# Mark Blount



## Richie Rich (May 23, 2003)

I just have to sey this guy has thrown down about 11 or 12 dunks this game. He is a fierce competitor and i would hate to lose him, honestly, Blount, LaFrentz together sounds pretty good to me in teh EAST especially, realistically, do we have any shoT @ reTaining him; an @ wut price????????


----------



## aquaitious (Jun 11, 2002)

Blount will get a nice contract this offseason, and he doesn't want to spend it here. 

But remember he was playing against Dirk.



> Dirk is the worst defensive player I have ever seen.


-Tommy Heinsohn.

Gotta love the guy.


----------



## whiterhino (Jun 15, 2003)

Blount has been mad at Danny since he traded Eric, Tony & Kedrick to Cleveland, he has NO interest in staying here and we have NO chance of signing him, he's gonna sign a pretty darn good deal.


----------



## Richie Rich (May 23, 2003)

Tru Dirk does suck @ "D." It's sad that Danny has done this to his own players, not even wanting to stay, I guess Raef better freakiN' come to play next year.


----------



## lastlaugh (Oct 30, 2003)

Blount doesn't like Danny Ainge. That is why he isn't going to stay unless they throw some crazy amount at him. 
Mark is doing what everyone says he is. He is showcasing what he can do for his next team.


----------



## rowdyness (Jan 21, 2004)

The first part of this season I thought Blount was soft and I wanted to see Mihm as our starting center. I still wish Mihm would get some more time, but Blount is playing with some kind of passion or chip on his shoulder the last month or 2. I would say that Mark is the MVP of this team. I wish they could resign him, but I doubt that will happen. Since I hear Obie may be headed to Portland or Philly maybe they could pull a sign and trade with one of those 2 teams to get something in return.


----------



## kirk_2003 (Jun 23, 2003)

Maybe BLOUNT want to help out Toronto out. BLOUNT and BOSH sounds pretty good to me in the EAST. :yes:


----------



## KokoTheMonkey (Aug 4, 2003)

> Originally posted by <b>whiterhino</b>!
> Blount has been mad at Danny since he traded Eric, Tony & Kedrick to Cleveland, he has NO interest in staying here and we have NO chance of signing him, he's gonna sign a pretty darn good deal.

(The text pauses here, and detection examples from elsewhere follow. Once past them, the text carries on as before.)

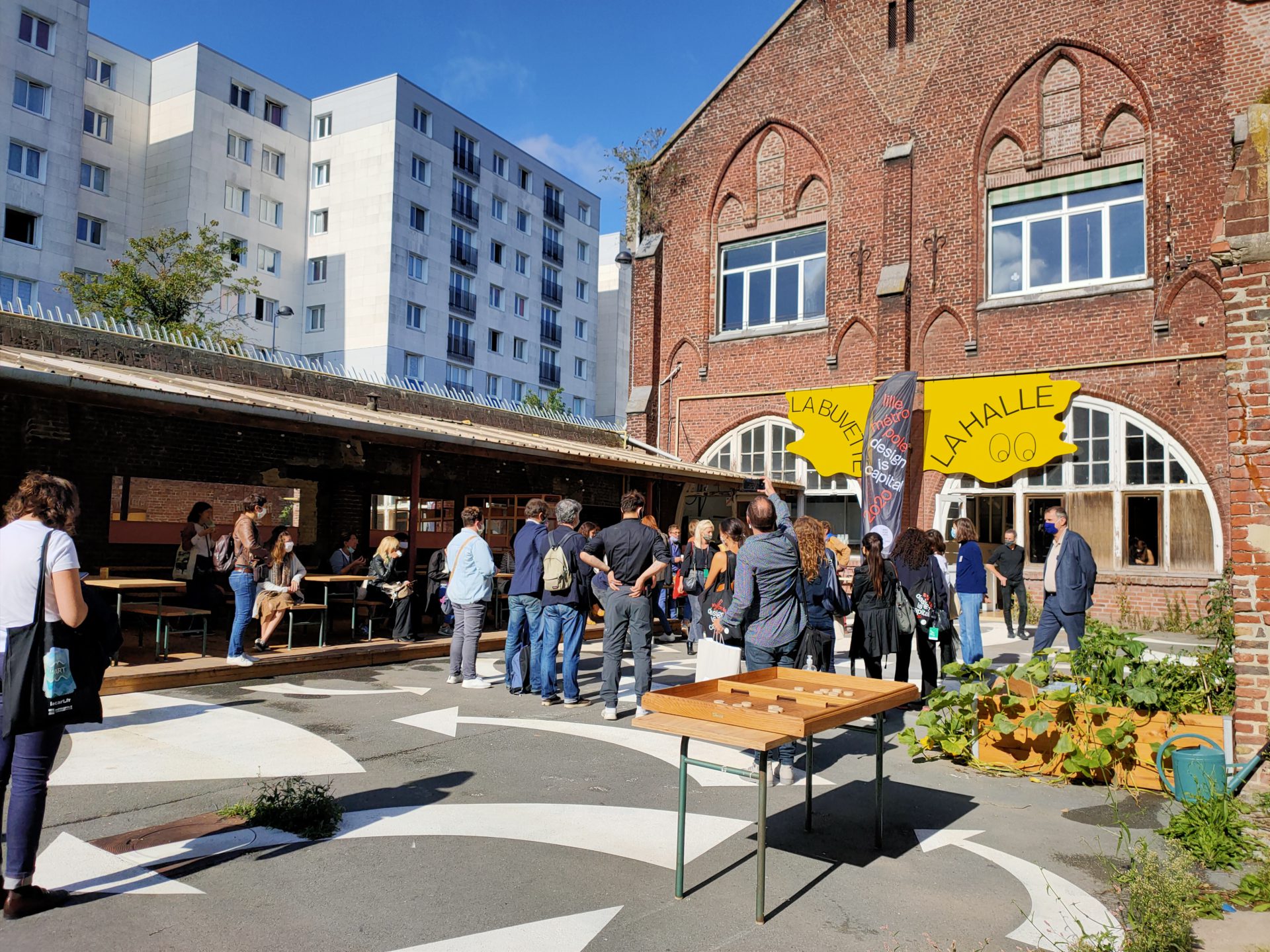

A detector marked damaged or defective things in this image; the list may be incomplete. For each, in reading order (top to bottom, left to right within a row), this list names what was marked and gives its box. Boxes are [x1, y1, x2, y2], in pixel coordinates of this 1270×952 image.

rusted metal roof [0, 344, 794, 492]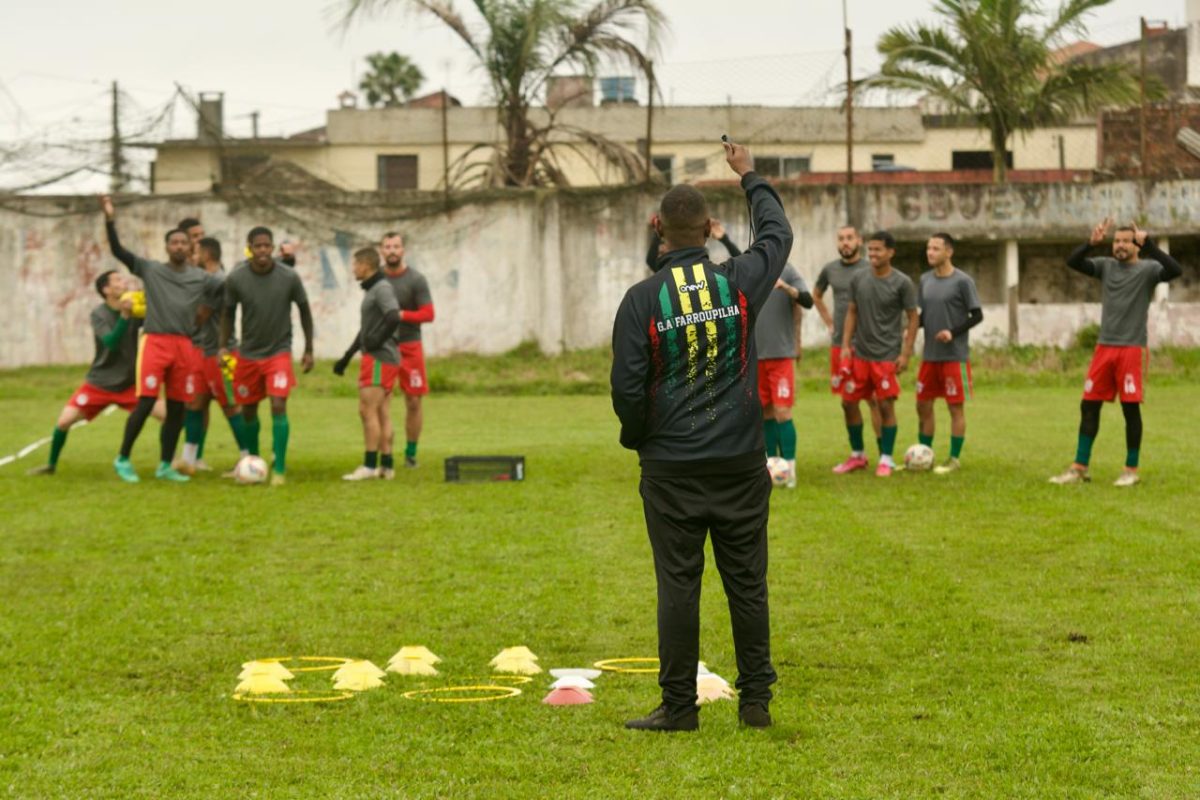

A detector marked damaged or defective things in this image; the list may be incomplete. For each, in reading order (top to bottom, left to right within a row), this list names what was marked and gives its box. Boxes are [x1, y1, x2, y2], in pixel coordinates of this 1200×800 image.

peeling paint wall [2, 179, 1200, 367]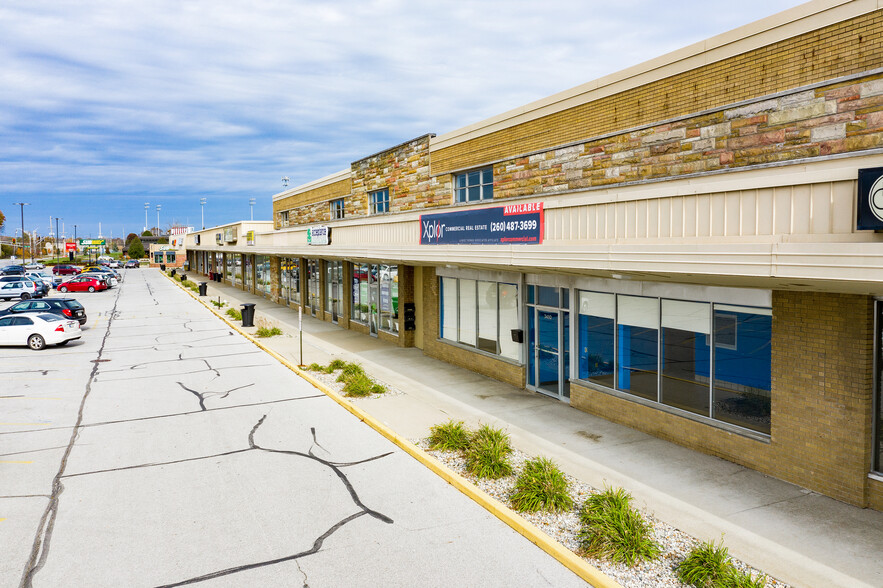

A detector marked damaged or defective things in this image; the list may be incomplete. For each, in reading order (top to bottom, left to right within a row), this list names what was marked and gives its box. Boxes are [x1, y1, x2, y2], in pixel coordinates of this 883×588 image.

cracked pavement [3, 272, 592, 588]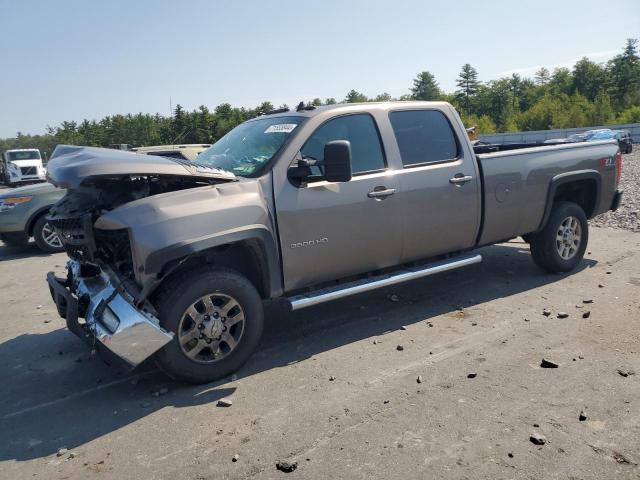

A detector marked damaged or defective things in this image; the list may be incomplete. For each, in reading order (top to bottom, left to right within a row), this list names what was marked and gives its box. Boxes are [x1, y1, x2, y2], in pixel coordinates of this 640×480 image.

damaged front end [45, 145, 236, 368]
crumpled hood [47, 143, 236, 188]
damaged pickup truck [47, 101, 624, 382]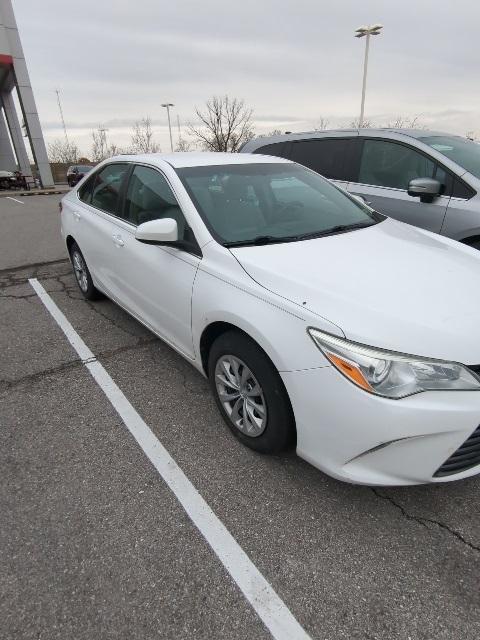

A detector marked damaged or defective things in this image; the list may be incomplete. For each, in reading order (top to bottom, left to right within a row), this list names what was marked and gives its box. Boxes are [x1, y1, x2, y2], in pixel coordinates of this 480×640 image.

crack in pavement [372, 488, 480, 552]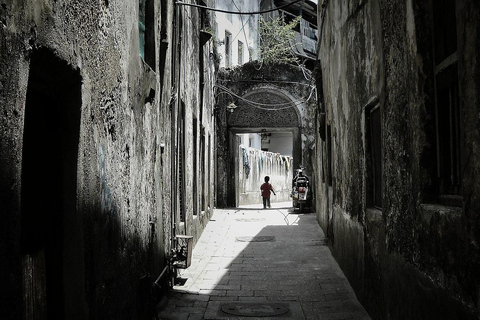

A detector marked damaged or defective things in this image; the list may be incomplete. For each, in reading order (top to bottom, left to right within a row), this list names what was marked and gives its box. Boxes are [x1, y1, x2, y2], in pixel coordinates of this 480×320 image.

peeling paint wall [0, 0, 216, 318]
peeling paint wall [316, 1, 480, 318]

It depends on what you mean by "pretty darn good deal" 


At the most, he might get the MLE, and even that might be pushing it.


----------



## agoo (Jun 1, 2003)

Michael Stewart
Kelvin Cato
Scot Pollard
Lorenzen Wright
Jason Caffey
Ervin Johnson
Nazr Mohammed
Travis Knight
Todd MacCulloch
Jahidi White
Malik Rose
Vitaly Potapenko
Jerome James
Calvin Booth
Greg Ostertag

Its Mark Blount's turn to join this list of guys who for some odd reason got horrifically overpaid, despite lacking simple, basic, and necessary skills, like say...being able to catch a basketball when its thrown at you.


----------



## w-h-i-t-e-b-o-y (Jul 14, 2002)

*OVER-RATED*

Everyone in this forum is over-rating everything he does! OK he has played pretty good as of late but what about the whole first part of the season did that count at all? He is soft, cant catch, he does however have a decent 15ft J but that aint what he will be getting paid for. He is also thin for t a 7ft center! I think he is putting up good numbers due to the fact that we have no one else who can play C (other than Mihm but he gets no PT). Blount will sign a decent sized deal and probably get overpaid!

Can anyone tell me why realgm.com has this on there and if anyone knows the terms?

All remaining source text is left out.